• Document extract

In 1987, Locus magazine ranked The Shadow of the Torturer number four among the 33 "All-Time Best Fantasy Novels", based on a poll of subscribers.

== Plot summary==
Severian, an apprentice in the Torturers' Guild, barely survives a swim in the River Gyoll. On his way back to the Citadel, Severian and several other apprentices sneak into a necropolis where Severian encounters Vodalus, a legendary revolutionary. Vodalus, along with two others, including a woman named Thea, are robbing a grave. Vodalus and his companions are confronted by volunteer guards. Severian saves Vodalus's life, earning his trust and the reward of a single coin.

Shortly before Severian is elevated to journeyman he encounters and falls in love with Thecla, a beautiful aristocratic prisoner. Thecla's crime is never made clear, though it is implied that she is imprisoned for political reasons since Thecla's half-sister is Thea, Vodalus's lover. The Autarch (ruler of the Commonwealth) wishes to use Thecla to capture Vodalus. When finally Thecla is put to torture, Severian takes pity on her and helps her commit suicide by smuggling a knife into her cell, thus breaking his oath to the guild.

Though Severian expects to be tortured and executed, instead the head of the guild dispatches Severian to Thrax, a distant city which has need of an executioner. Master Palaemon gives Severian a letter of introduction to the archon of the city and Terminus Est, a magnificent executioner's sword. He departs the guild headquarters, traveling through the decaying city of Nessus. He finally comes upon an inn, where he forces the innkeeper to take him in despite being full and is asked to share a room with other boarders. His roommates are the giant Baldanders and Dr. Talos, travelling as mountebanks, who invite Severian to join them in a play to be performed the same day. During breakfast, Dr. Talos manages to recruit the waitress for his play and they set out into the streets.

• Given exercise A
In the summary of The Shadow of the Torturer, retype the stretch from "Though Severian expects" through "into the streets.".
• Given exercise B
In the summary of The Shadow of the Torturer, what sword does Master Palaemon give Severian?
Answer from the summary of The Shadow of the Torturer and nothing else.

• Given material
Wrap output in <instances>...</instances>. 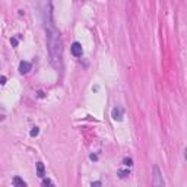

• Problem solution A
Though Severian expects to be tortured and executed, instead the head of the guild dispatches Severian to Thrax, a distant city which has need of an executioner. Master Palaemon gives Severian a letter of introduction to the archon of the city and Terminus Est, a magnificent executioner's sword. He departs the guild headquarters, traveling through the decaying city of Nessus. He finally comes upon an inn, where he forces the innkeeper to take him in despite being full and is asked to share a room with other boarders. His roommates are the giant Baldanders and Dr. Talos, travelling as mountebanks, who invite Severian to join them in a play to be performed the same day. During breakfast, Dr. Talos manages to recruit the waitress for his play and they set out into the streets.

• Problem solution B
Terminus Est, a magnificent executioner's sword.